Please reproduce the WTO news report below from "Published in SUNS" up to and including "with the development.".

» PROVIDED PASSAGE:
########

Transparency by others, secrecy for WTO

25 May, 2015

TWN Info Service on WTO and Trade Issues (May15/11)
25 May 2015
Third World Network  

Published in SUNS #8025 dated 21 May 2015
 
Geneva, 20 May (D. Ravi Kanth) -- The World Trade Organisation's Director-General Roberto Azevedo is apparently upset that his meetings with trade envoys from seven developed and developing countries to discuss the benchmarks in the market access pillars of agriculture and industrial goods for concluding the Doha Development Agenda (DDA) negotiations by the end of this year are being reported in some publications, including SUNS, according to people familiar with the development.
 
An exasperated Director-General was unhappy as to why closed-door deliberations among seven countries - the United States, the European Union, China, India, Brazil, Australia, and Japan - cannot be kept or remain confidential, said a trade official from South America.

########

» PROVIDED RECORDS:
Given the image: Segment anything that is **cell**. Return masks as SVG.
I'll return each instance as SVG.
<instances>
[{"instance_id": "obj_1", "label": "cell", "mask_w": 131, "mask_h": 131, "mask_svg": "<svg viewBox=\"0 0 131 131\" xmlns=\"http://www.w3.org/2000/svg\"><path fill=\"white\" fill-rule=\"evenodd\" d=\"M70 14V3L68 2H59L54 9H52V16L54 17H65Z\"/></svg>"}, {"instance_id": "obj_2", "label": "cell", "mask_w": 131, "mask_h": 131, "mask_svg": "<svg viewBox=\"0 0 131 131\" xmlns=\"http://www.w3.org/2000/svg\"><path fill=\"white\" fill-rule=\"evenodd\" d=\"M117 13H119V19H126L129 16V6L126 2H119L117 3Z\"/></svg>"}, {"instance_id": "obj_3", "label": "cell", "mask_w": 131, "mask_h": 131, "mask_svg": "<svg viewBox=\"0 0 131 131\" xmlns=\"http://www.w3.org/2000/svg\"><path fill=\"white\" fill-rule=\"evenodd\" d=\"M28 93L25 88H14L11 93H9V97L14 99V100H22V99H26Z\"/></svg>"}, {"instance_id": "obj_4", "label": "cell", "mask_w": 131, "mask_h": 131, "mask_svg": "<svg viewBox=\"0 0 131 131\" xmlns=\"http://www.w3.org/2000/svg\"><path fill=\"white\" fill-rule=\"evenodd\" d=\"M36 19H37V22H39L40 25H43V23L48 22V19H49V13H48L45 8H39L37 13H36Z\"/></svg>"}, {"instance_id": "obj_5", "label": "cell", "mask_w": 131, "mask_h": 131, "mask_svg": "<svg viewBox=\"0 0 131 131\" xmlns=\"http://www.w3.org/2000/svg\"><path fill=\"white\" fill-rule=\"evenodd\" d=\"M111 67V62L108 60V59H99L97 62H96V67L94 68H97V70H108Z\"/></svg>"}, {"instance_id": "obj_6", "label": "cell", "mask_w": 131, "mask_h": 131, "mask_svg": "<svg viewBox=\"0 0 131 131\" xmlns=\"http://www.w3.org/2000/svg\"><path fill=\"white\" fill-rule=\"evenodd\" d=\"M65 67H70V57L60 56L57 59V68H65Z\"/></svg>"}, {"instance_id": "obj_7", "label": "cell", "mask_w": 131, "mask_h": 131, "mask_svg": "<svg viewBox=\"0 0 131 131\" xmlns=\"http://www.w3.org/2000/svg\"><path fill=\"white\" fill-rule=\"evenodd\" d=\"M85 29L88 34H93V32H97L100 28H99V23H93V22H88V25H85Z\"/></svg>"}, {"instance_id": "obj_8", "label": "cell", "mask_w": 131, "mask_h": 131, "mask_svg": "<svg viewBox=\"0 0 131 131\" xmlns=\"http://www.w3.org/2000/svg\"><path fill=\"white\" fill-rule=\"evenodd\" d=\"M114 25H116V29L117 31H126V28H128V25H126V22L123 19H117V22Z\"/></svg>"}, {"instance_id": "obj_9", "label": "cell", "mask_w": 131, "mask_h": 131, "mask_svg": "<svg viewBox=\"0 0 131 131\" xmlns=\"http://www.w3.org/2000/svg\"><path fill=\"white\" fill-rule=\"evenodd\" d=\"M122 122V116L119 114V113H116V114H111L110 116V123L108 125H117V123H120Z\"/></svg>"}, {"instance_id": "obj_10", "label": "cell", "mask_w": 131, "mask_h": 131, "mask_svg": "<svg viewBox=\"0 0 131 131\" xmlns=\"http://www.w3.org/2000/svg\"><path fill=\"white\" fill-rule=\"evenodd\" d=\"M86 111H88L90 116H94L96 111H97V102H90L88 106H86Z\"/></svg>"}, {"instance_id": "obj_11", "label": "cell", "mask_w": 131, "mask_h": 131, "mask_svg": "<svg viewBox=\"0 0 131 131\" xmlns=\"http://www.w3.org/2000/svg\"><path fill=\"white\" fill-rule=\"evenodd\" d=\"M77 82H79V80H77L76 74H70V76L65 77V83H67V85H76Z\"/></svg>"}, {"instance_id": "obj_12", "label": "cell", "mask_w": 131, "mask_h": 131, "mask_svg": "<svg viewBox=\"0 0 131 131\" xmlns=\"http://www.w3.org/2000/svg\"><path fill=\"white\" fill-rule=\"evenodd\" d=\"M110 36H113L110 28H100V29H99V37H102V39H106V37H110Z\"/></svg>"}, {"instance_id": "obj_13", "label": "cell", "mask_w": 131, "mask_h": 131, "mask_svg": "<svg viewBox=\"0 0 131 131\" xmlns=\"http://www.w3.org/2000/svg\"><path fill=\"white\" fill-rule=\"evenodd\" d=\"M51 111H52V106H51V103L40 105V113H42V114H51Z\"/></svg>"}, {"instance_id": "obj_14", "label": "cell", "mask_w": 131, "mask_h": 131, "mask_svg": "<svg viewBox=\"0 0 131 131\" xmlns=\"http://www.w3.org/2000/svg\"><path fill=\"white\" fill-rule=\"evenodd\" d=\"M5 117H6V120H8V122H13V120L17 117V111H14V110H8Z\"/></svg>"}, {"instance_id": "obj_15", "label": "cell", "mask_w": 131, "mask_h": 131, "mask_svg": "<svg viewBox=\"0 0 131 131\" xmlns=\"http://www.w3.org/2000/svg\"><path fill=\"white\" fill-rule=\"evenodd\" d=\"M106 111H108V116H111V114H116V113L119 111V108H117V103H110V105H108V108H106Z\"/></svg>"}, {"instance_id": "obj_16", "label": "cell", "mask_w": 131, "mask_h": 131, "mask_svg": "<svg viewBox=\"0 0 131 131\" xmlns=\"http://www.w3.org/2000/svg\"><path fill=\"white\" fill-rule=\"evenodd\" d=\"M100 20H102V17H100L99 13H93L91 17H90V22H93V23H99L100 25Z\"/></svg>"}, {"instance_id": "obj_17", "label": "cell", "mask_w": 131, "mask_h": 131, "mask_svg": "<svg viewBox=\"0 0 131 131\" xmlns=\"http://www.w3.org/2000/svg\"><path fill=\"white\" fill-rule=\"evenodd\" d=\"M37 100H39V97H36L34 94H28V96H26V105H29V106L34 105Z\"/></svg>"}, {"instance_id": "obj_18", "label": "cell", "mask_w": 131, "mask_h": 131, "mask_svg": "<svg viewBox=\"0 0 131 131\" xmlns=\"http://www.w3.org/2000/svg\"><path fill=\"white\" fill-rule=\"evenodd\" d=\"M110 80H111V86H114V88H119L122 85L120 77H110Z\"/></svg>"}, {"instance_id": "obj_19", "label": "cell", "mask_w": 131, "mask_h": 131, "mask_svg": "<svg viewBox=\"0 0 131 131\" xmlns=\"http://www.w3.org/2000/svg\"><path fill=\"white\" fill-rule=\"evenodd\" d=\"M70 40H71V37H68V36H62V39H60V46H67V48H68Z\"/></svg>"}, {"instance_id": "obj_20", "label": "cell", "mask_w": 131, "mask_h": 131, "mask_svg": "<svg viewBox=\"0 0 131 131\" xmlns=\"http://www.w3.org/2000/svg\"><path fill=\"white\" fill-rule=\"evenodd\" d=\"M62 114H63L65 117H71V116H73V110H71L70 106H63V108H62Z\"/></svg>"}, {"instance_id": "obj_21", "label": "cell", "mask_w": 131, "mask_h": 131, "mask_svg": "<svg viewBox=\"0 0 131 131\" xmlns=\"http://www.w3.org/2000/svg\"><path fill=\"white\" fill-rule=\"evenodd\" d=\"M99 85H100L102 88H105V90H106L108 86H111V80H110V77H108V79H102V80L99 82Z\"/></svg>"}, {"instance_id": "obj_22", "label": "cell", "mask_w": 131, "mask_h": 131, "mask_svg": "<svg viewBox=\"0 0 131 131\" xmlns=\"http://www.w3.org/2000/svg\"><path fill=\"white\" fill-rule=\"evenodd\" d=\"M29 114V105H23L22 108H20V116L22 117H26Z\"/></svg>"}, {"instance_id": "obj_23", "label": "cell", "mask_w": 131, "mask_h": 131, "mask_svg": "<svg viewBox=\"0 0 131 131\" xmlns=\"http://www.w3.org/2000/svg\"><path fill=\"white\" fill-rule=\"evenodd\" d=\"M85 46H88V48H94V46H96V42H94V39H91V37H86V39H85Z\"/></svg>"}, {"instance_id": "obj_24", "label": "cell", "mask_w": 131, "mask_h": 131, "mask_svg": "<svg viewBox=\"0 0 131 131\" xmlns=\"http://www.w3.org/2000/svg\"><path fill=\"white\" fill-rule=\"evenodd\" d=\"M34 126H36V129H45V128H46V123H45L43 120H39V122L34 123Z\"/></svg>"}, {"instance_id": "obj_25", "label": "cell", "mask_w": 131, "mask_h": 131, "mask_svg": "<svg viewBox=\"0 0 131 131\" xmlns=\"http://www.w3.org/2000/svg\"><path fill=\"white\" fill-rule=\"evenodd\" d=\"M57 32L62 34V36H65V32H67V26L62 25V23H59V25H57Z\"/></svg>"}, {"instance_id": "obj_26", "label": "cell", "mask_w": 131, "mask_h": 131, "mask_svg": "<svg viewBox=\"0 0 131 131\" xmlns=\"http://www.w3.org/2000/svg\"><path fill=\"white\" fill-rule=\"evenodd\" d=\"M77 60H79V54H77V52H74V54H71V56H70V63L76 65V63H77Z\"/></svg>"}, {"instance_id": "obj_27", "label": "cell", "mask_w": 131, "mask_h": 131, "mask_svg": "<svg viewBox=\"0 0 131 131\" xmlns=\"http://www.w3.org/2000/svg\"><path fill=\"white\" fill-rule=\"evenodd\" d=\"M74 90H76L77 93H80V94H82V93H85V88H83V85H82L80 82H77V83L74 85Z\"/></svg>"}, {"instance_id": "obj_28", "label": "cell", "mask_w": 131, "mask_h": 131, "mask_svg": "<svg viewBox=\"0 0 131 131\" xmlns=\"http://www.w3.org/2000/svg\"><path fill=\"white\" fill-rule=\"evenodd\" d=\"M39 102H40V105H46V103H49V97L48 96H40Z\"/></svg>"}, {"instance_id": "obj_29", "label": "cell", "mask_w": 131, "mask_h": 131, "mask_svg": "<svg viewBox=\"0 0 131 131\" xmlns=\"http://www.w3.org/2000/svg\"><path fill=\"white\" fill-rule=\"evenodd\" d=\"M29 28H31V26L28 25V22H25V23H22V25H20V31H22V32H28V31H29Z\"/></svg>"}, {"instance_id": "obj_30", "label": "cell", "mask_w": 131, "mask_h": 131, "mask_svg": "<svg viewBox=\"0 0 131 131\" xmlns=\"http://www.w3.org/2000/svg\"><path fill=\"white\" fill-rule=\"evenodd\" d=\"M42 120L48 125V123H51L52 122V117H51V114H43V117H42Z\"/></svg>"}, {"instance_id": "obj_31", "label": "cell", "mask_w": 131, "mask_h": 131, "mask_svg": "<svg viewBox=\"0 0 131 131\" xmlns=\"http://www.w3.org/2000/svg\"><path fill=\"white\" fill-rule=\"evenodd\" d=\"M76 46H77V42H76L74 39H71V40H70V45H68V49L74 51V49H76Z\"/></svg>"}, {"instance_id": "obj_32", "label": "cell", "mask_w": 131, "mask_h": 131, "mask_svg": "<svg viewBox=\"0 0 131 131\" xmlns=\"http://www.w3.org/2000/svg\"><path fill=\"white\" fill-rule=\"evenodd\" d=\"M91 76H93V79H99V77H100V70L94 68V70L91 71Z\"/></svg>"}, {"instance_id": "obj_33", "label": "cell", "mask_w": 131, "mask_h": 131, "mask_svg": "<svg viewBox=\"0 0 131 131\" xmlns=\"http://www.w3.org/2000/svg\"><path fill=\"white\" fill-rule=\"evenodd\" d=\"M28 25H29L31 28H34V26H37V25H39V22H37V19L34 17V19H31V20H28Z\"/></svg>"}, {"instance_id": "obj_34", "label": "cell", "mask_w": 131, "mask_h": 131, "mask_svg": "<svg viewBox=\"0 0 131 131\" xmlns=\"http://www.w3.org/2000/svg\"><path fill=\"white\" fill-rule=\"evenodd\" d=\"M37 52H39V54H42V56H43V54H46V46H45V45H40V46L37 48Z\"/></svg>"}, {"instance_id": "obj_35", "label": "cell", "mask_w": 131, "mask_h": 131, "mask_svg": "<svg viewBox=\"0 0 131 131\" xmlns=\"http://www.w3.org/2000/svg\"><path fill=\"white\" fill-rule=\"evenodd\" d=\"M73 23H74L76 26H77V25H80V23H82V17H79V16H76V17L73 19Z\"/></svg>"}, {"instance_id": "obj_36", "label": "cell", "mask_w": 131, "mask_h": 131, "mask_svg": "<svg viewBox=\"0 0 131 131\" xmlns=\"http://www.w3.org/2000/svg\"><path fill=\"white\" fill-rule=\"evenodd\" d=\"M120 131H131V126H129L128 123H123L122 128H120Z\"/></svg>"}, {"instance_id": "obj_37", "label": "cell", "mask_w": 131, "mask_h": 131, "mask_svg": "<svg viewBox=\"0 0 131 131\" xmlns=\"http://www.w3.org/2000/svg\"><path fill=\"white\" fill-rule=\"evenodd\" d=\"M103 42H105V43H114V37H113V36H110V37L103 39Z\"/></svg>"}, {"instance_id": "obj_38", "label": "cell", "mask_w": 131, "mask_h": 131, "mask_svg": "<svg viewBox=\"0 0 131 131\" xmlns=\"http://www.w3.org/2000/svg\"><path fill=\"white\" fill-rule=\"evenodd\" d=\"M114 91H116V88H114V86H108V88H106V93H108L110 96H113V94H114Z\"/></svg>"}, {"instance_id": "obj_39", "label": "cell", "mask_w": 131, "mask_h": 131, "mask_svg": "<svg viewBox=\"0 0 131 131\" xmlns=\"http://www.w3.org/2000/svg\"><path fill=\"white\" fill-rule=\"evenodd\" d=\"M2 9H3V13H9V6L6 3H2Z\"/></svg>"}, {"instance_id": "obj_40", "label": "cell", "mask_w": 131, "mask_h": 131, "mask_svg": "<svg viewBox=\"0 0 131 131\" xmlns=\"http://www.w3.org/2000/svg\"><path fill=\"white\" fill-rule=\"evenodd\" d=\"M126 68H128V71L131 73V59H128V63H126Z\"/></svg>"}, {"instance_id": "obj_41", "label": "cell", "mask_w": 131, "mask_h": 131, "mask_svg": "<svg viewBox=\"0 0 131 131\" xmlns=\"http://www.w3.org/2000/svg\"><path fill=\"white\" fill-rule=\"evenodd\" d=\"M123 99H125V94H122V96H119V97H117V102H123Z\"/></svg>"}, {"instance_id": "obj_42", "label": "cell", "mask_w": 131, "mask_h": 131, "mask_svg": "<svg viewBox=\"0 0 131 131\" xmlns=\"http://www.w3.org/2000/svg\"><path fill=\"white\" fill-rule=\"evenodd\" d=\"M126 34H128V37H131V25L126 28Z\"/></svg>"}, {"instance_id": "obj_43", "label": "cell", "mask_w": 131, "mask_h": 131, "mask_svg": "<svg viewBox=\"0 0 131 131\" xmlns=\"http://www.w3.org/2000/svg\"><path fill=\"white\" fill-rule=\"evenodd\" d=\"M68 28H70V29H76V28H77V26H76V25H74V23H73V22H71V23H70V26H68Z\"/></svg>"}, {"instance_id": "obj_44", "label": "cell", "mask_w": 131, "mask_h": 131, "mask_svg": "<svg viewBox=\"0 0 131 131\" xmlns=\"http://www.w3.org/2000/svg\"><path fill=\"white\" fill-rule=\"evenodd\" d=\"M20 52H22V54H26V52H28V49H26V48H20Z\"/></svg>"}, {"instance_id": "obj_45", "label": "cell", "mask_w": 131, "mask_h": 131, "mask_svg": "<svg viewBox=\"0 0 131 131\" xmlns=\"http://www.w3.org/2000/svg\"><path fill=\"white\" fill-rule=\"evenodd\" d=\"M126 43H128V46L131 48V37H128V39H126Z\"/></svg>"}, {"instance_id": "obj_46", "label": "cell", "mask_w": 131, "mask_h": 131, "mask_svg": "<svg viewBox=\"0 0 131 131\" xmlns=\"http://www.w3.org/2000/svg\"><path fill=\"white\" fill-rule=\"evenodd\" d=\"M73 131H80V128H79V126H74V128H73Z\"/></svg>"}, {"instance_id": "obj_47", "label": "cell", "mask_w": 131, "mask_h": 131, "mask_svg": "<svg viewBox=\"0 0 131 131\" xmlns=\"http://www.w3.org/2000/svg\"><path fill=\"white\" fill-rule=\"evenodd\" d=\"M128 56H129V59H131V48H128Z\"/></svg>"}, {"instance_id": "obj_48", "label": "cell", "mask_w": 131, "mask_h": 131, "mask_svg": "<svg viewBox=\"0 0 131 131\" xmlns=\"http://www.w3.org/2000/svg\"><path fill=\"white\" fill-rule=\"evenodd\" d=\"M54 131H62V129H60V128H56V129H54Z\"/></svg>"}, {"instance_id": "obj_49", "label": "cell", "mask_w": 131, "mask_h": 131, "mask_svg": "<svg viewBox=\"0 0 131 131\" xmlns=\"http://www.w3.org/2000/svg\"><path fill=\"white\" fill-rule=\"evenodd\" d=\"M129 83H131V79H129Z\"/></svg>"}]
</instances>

########

» FINISHED EXERCISE:
Published in SUNS #8025 dated 21 May 2015
 
Geneva, 20 May (D. Ravi Kanth) -- The World Trade Organisation's Director-General Roberto Azevedo is apparently upset that his meetings with trade envoys from seven developed and developing countries to discuss the benchmarks in the market access pillars of agriculture and industrial goods for concluding the Doha Development Agenda (DDA) negotiations by the end of this year are being reported in some publications, including SUNS, according to people familiar with the development.